Shootouts tend to be an uneventful solution to settle non-elimination games that remain deadlocked following one overtime period.
An “Old West” showdown unfolded between American winger T.J. Oshie and Russian goaltender Sergei Bobrovsky. The scenario was possible because international rules allow teams to call on the same shooter time after time once the shootout hits the fourth round — the first sudden death round — unlike in the NHL where teams have to go through their entire active roster of skaters before anyone can shoot a second time.
Head coach Dan Bylsma placed his trust in the skilled hands of Oshie, who took six out of the eight U.S. attempts. He scored four times and launched his name into the national consciousness by sending the Americans to a thrilling 3-2 victory.
Oshie advanced slowly on his final attempt but his quick wrister nearly knocked Bobrovsky’s water bottle into orbit.
As soon as the puck hit twine, cheers from a minority of Americans gathered inside the Bolshoy Ice Dome became recognizable. Those cheers were matched by celebrations from coast-to-coast back home as Team USA pulled off an unforgettable victory on Russian soil.
All game long, booming chants of “Ro-ssi-ya! Ro-ssi-ya!” had engulfed the arena. But when it was all said and done, the locals were in a state of shock and disbelief. Bylsma said he was taken aback by a game that could best be described as an instant classic.
“It was a great game all around in an unbelievable setting and atmosphere,” Bylsma told reporters. “This is our second game, and while it’s a big win for our team, we have to keep going forward.”
By scoring four shootout goals, Oshie outgunned Russian icons Ilya Kovalchuk and Pavel Datsyuk, who were slowed just enough by American goalie Jonathan Quick in the shootout. Fans of the St. Louis Blues know all about Oshie’s talents. Now, all of America and the world will be keeping a close eye on the energetic 5-foot-11 winger who wasn’t a lock to make the Olympic roster in the first place.
Ahead of the Jan. 1 roster announcement at Michigan Stadium, Oshie was on the bubble. He eventually beat out the likes of Bobby Ryan, Kyle Okposo, Brandon Dubinsky and Jason Pominville for one of the final slots on the 25-man roster.
Even Blues captain and teammate David Backes wasn’t sure if Oshie would make the roster and eagerly watched the announcement from his home couch. When he noticed a 74 on one of the youthful skaters on the Michigan Stadium ice, he immediately leaped out of his seat in excitement and informed a delighted Oshie that he would be on the plane to Sochi.

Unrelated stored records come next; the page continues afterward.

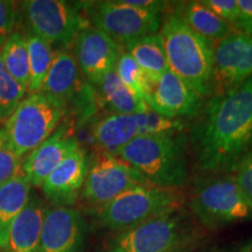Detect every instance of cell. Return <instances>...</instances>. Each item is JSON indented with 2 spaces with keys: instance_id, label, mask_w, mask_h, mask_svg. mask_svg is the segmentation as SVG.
<instances>
[{
  "instance_id": "cell-33",
  "label": "cell",
  "mask_w": 252,
  "mask_h": 252,
  "mask_svg": "<svg viewBox=\"0 0 252 252\" xmlns=\"http://www.w3.org/2000/svg\"><path fill=\"white\" fill-rule=\"evenodd\" d=\"M238 14L235 21V31L252 35V0H237Z\"/></svg>"
},
{
  "instance_id": "cell-31",
  "label": "cell",
  "mask_w": 252,
  "mask_h": 252,
  "mask_svg": "<svg viewBox=\"0 0 252 252\" xmlns=\"http://www.w3.org/2000/svg\"><path fill=\"white\" fill-rule=\"evenodd\" d=\"M202 2L217 17L234 26L238 14L237 0H203Z\"/></svg>"
},
{
  "instance_id": "cell-18",
  "label": "cell",
  "mask_w": 252,
  "mask_h": 252,
  "mask_svg": "<svg viewBox=\"0 0 252 252\" xmlns=\"http://www.w3.org/2000/svg\"><path fill=\"white\" fill-rule=\"evenodd\" d=\"M139 135L137 115L110 113L93 127V138L102 152L117 157L119 151Z\"/></svg>"
},
{
  "instance_id": "cell-11",
  "label": "cell",
  "mask_w": 252,
  "mask_h": 252,
  "mask_svg": "<svg viewBox=\"0 0 252 252\" xmlns=\"http://www.w3.org/2000/svg\"><path fill=\"white\" fill-rule=\"evenodd\" d=\"M144 100L153 111L171 119L194 117L203 106L202 97L171 70L159 76L146 75Z\"/></svg>"
},
{
  "instance_id": "cell-25",
  "label": "cell",
  "mask_w": 252,
  "mask_h": 252,
  "mask_svg": "<svg viewBox=\"0 0 252 252\" xmlns=\"http://www.w3.org/2000/svg\"><path fill=\"white\" fill-rule=\"evenodd\" d=\"M28 59H30V94L41 93L50 65L54 60L55 52L53 46L42 37L31 33L26 36Z\"/></svg>"
},
{
  "instance_id": "cell-7",
  "label": "cell",
  "mask_w": 252,
  "mask_h": 252,
  "mask_svg": "<svg viewBox=\"0 0 252 252\" xmlns=\"http://www.w3.org/2000/svg\"><path fill=\"white\" fill-rule=\"evenodd\" d=\"M191 239L187 216L176 212L121 231L104 252H182Z\"/></svg>"
},
{
  "instance_id": "cell-14",
  "label": "cell",
  "mask_w": 252,
  "mask_h": 252,
  "mask_svg": "<svg viewBox=\"0 0 252 252\" xmlns=\"http://www.w3.org/2000/svg\"><path fill=\"white\" fill-rule=\"evenodd\" d=\"M86 220L71 207H47L35 252H82Z\"/></svg>"
},
{
  "instance_id": "cell-27",
  "label": "cell",
  "mask_w": 252,
  "mask_h": 252,
  "mask_svg": "<svg viewBox=\"0 0 252 252\" xmlns=\"http://www.w3.org/2000/svg\"><path fill=\"white\" fill-rule=\"evenodd\" d=\"M115 70L117 72L118 77L139 98L144 99V89L146 75L143 71L138 63L134 61L133 58L127 52L123 50L119 56L117 63H116Z\"/></svg>"
},
{
  "instance_id": "cell-3",
  "label": "cell",
  "mask_w": 252,
  "mask_h": 252,
  "mask_svg": "<svg viewBox=\"0 0 252 252\" xmlns=\"http://www.w3.org/2000/svg\"><path fill=\"white\" fill-rule=\"evenodd\" d=\"M117 158L156 187L179 189L188 180L185 138L178 132L139 135L119 151Z\"/></svg>"
},
{
  "instance_id": "cell-16",
  "label": "cell",
  "mask_w": 252,
  "mask_h": 252,
  "mask_svg": "<svg viewBox=\"0 0 252 252\" xmlns=\"http://www.w3.org/2000/svg\"><path fill=\"white\" fill-rule=\"evenodd\" d=\"M78 147L81 145L76 138L69 134L65 128H59L28 154L21 171L32 187H41L47 176Z\"/></svg>"
},
{
  "instance_id": "cell-26",
  "label": "cell",
  "mask_w": 252,
  "mask_h": 252,
  "mask_svg": "<svg viewBox=\"0 0 252 252\" xmlns=\"http://www.w3.org/2000/svg\"><path fill=\"white\" fill-rule=\"evenodd\" d=\"M26 89L6 70L0 58V121H5L11 116L19 103L24 99Z\"/></svg>"
},
{
  "instance_id": "cell-29",
  "label": "cell",
  "mask_w": 252,
  "mask_h": 252,
  "mask_svg": "<svg viewBox=\"0 0 252 252\" xmlns=\"http://www.w3.org/2000/svg\"><path fill=\"white\" fill-rule=\"evenodd\" d=\"M24 159L15 156L0 138V185L20 174Z\"/></svg>"
},
{
  "instance_id": "cell-36",
  "label": "cell",
  "mask_w": 252,
  "mask_h": 252,
  "mask_svg": "<svg viewBox=\"0 0 252 252\" xmlns=\"http://www.w3.org/2000/svg\"><path fill=\"white\" fill-rule=\"evenodd\" d=\"M251 252H252V249H251Z\"/></svg>"
},
{
  "instance_id": "cell-2",
  "label": "cell",
  "mask_w": 252,
  "mask_h": 252,
  "mask_svg": "<svg viewBox=\"0 0 252 252\" xmlns=\"http://www.w3.org/2000/svg\"><path fill=\"white\" fill-rule=\"evenodd\" d=\"M159 33L169 70L202 98L212 96L215 43L191 30L175 12L163 18Z\"/></svg>"
},
{
  "instance_id": "cell-20",
  "label": "cell",
  "mask_w": 252,
  "mask_h": 252,
  "mask_svg": "<svg viewBox=\"0 0 252 252\" xmlns=\"http://www.w3.org/2000/svg\"><path fill=\"white\" fill-rule=\"evenodd\" d=\"M31 184L23 172L0 185V249L6 251L12 223L31 196Z\"/></svg>"
},
{
  "instance_id": "cell-1",
  "label": "cell",
  "mask_w": 252,
  "mask_h": 252,
  "mask_svg": "<svg viewBox=\"0 0 252 252\" xmlns=\"http://www.w3.org/2000/svg\"><path fill=\"white\" fill-rule=\"evenodd\" d=\"M202 108L193 133L197 165L213 174L231 173L252 151V76L229 93L210 96Z\"/></svg>"
},
{
  "instance_id": "cell-32",
  "label": "cell",
  "mask_w": 252,
  "mask_h": 252,
  "mask_svg": "<svg viewBox=\"0 0 252 252\" xmlns=\"http://www.w3.org/2000/svg\"><path fill=\"white\" fill-rule=\"evenodd\" d=\"M15 23V8L13 1L0 0V49L12 34Z\"/></svg>"
},
{
  "instance_id": "cell-10",
  "label": "cell",
  "mask_w": 252,
  "mask_h": 252,
  "mask_svg": "<svg viewBox=\"0 0 252 252\" xmlns=\"http://www.w3.org/2000/svg\"><path fill=\"white\" fill-rule=\"evenodd\" d=\"M150 185L140 173L117 157L100 152L89 162L82 197L91 206L102 208L128 189Z\"/></svg>"
},
{
  "instance_id": "cell-28",
  "label": "cell",
  "mask_w": 252,
  "mask_h": 252,
  "mask_svg": "<svg viewBox=\"0 0 252 252\" xmlns=\"http://www.w3.org/2000/svg\"><path fill=\"white\" fill-rule=\"evenodd\" d=\"M138 123H139V135L175 133L181 127L180 122L163 117L149 106L144 112L138 113Z\"/></svg>"
},
{
  "instance_id": "cell-35",
  "label": "cell",
  "mask_w": 252,
  "mask_h": 252,
  "mask_svg": "<svg viewBox=\"0 0 252 252\" xmlns=\"http://www.w3.org/2000/svg\"><path fill=\"white\" fill-rule=\"evenodd\" d=\"M182 252H187V251H182Z\"/></svg>"
},
{
  "instance_id": "cell-19",
  "label": "cell",
  "mask_w": 252,
  "mask_h": 252,
  "mask_svg": "<svg viewBox=\"0 0 252 252\" xmlns=\"http://www.w3.org/2000/svg\"><path fill=\"white\" fill-rule=\"evenodd\" d=\"M78 86L80 68L75 56L67 50L55 53L41 93L67 106L77 93Z\"/></svg>"
},
{
  "instance_id": "cell-6",
  "label": "cell",
  "mask_w": 252,
  "mask_h": 252,
  "mask_svg": "<svg viewBox=\"0 0 252 252\" xmlns=\"http://www.w3.org/2000/svg\"><path fill=\"white\" fill-rule=\"evenodd\" d=\"M188 206L207 229H219L252 217V207L231 173H216L198 180Z\"/></svg>"
},
{
  "instance_id": "cell-12",
  "label": "cell",
  "mask_w": 252,
  "mask_h": 252,
  "mask_svg": "<svg viewBox=\"0 0 252 252\" xmlns=\"http://www.w3.org/2000/svg\"><path fill=\"white\" fill-rule=\"evenodd\" d=\"M252 76V35L234 32L215 45L213 94L229 93Z\"/></svg>"
},
{
  "instance_id": "cell-15",
  "label": "cell",
  "mask_w": 252,
  "mask_h": 252,
  "mask_svg": "<svg viewBox=\"0 0 252 252\" xmlns=\"http://www.w3.org/2000/svg\"><path fill=\"white\" fill-rule=\"evenodd\" d=\"M88 169L87 154L82 147H78L47 176L40 188L53 206L71 207L82 194Z\"/></svg>"
},
{
  "instance_id": "cell-30",
  "label": "cell",
  "mask_w": 252,
  "mask_h": 252,
  "mask_svg": "<svg viewBox=\"0 0 252 252\" xmlns=\"http://www.w3.org/2000/svg\"><path fill=\"white\" fill-rule=\"evenodd\" d=\"M239 189L252 207V151H250L231 171Z\"/></svg>"
},
{
  "instance_id": "cell-4",
  "label": "cell",
  "mask_w": 252,
  "mask_h": 252,
  "mask_svg": "<svg viewBox=\"0 0 252 252\" xmlns=\"http://www.w3.org/2000/svg\"><path fill=\"white\" fill-rule=\"evenodd\" d=\"M67 106L42 94H30L0 127L2 143L24 158L54 133Z\"/></svg>"
},
{
  "instance_id": "cell-22",
  "label": "cell",
  "mask_w": 252,
  "mask_h": 252,
  "mask_svg": "<svg viewBox=\"0 0 252 252\" xmlns=\"http://www.w3.org/2000/svg\"><path fill=\"white\" fill-rule=\"evenodd\" d=\"M147 76H159L169 70L165 47L160 33L132 41L124 47Z\"/></svg>"
},
{
  "instance_id": "cell-34",
  "label": "cell",
  "mask_w": 252,
  "mask_h": 252,
  "mask_svg": "<svg viewBox=\"0 0 252 252\" xmlns=\"http://www.w3.org/2000/svg\"><path fill=\"white\" fill-rule=\"evenodd\" d=\"M122 1L132 7L158 14H160V12H162L169 4L168 1H159V0H122Z\"/></svg>"
},
{
  "instance_id": "cell-13",
  "label": "cell",
  "mask_w": 252,
  "mask_h": 252,
  "mask_svg": "<svg viewBox=\"0 0 252 252\" xmlns=\"http://www.w3.org/2000/svg\"><path fill=\"white\" fill-rule=\"evenodd\" d=\"M124 47L94 26L83 28L75 40V59L80 71L98 86L102 78L115 69Z\"/></svg>"
},
{
  "instance_id": "cell-23",
  "label": "cell",
  "mask_w": 252,
  "mask_h": 252,
  "mask_svg": "<svg viewBox=\"0 0 252 252\" xmlns=\"http://www.w3.org/2000/svg\"><path fill=\"white\" fill-rule=\"evenodd\" d=\"M98 87L104 100L113 112L137 115L147 109L146 102L143 98H139L123 83L115 69L102 78Z\"/></svg>"
},
{
  "instance_id": "cell-9",
  "label": "cell",
  "mask_w": 252,
  "mask_h": 252,
  "mask_svg": "<svg viewBox=\"0 0 252 252\" xmlns=\"http://www.w3.org/2000/svg\"><path fill=\"white\" fill-rule=\"evenodd\" d=\"M32 33L50 45L69 47L86 28L78 6L63 0H28L21 2Z\"/></svg>"
},
{
  "instance_id": "cell-8",
  "label": "cell",
  "mask_w": 252,
  "mask_h": 252,
  "mask_svg": "<svg viewBox=\"0 0 252 252\" xmlns=\"http://www.w3.org/2000/svg\"><path fill=\"white\" fill-rule=\"evenodd\" d=\"M86 11L94 27L123 47L140 37L159 33L161 27L160 14L132 7L122 0L90 2Z\"/></svg>"
},
{
  "instance_id": "cell-24",
  "label": "cell",
  "mask_w": 252,
  "mask_h": 252,
  "mask_svg": "<svg viewBox=\"0 0 252 252\" xmlns=\"http://www.w3.org/2000/svg\"><path fill=\"white\" fill-rule=\"evenodd\" d=\"M0 58L6 70L27 91L30 84V59L26 36L20 32H12L0 49Z\"/></svg>"
},
{
  "instance_id": "cell-17",
  "label": "cell",
  "mask_w": 252,
  "mask_h": 252,
  "mask_svg": "<svg viewBox=\"0 0 252 252\" xmlns=\"http://www.w3.org/2000/svg\"><path fill=\"white\" fill-rule=\"evenodd\" d=\"M47 206L37 197L31 195L23 210L12 223L8 234L7 252H35L40 242Z\"/></svg>"
},
{
  "instance_id": "cell-5",
  "label": "cell",
  "mask_w": 252,
  "mask_h": 252,
  "mask_svg": "<svg viewBox=\"0 0 252 252\" xmlns=\"http://www.w3.org/2000/svg\"><path fill=\"white\" fill-rule=\"evenodd\" d=\"M185 195L179 189L141 185L123 193L98 209L100 224L112 231H124L147 220L180 212Z\"/></svg>"
},
{
  "instance_id": "cell-21",
  "label": "cell",
  "mask_w": 252,
  "mask_h": 252,
  "mask_svg": "<svg viewBox=\"0 0 252 252\" xmlns=\"http://www.w3.org/2000/svg\"><path fill=\"white\" fill-rule=\"evenodd\" d=\"M175 13L180 15L191 30L214 43L236 32L232 25L217 17L202 1L180 2L176 5Z\"/></svg>"
}]
</instances>
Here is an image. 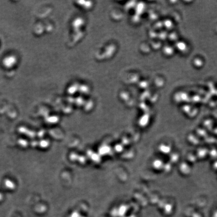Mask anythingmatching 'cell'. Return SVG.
Wrapping results in <instances>:
<instances>
[]
</instances>
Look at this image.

Prior to the Olympics, Backes said on his official website, DavidBackes.com, that he was “ecstatic” that Oshie was joining him in Russia.
Following Oshie’s shootout heroics, Backes predicted that his teammate will gain star status back home in the States.
“T.J. Oshie is going to be a household name after that display he put on,” Backes told the IIHF official website.
The country has now been clued in to Oshie’s all-action style of play and scoring ability. Those who watch him frequently know that the undersized winger plays with an intensity and desire that is befitting a player given the privilege of wearing the USA sweater.
His physical, in-your-face game as well as his quick hands and scoring touch have been known around the NHL for a while now, but on the biggest stage he was a relative unknown.
Thanks to Oshie’s heroics, the United States is in pole position to win Group A and earn a bye to the quarterfinal round. Their final group game will take place against Slovenia at 7:30 a.m. Eastern time on Sunday.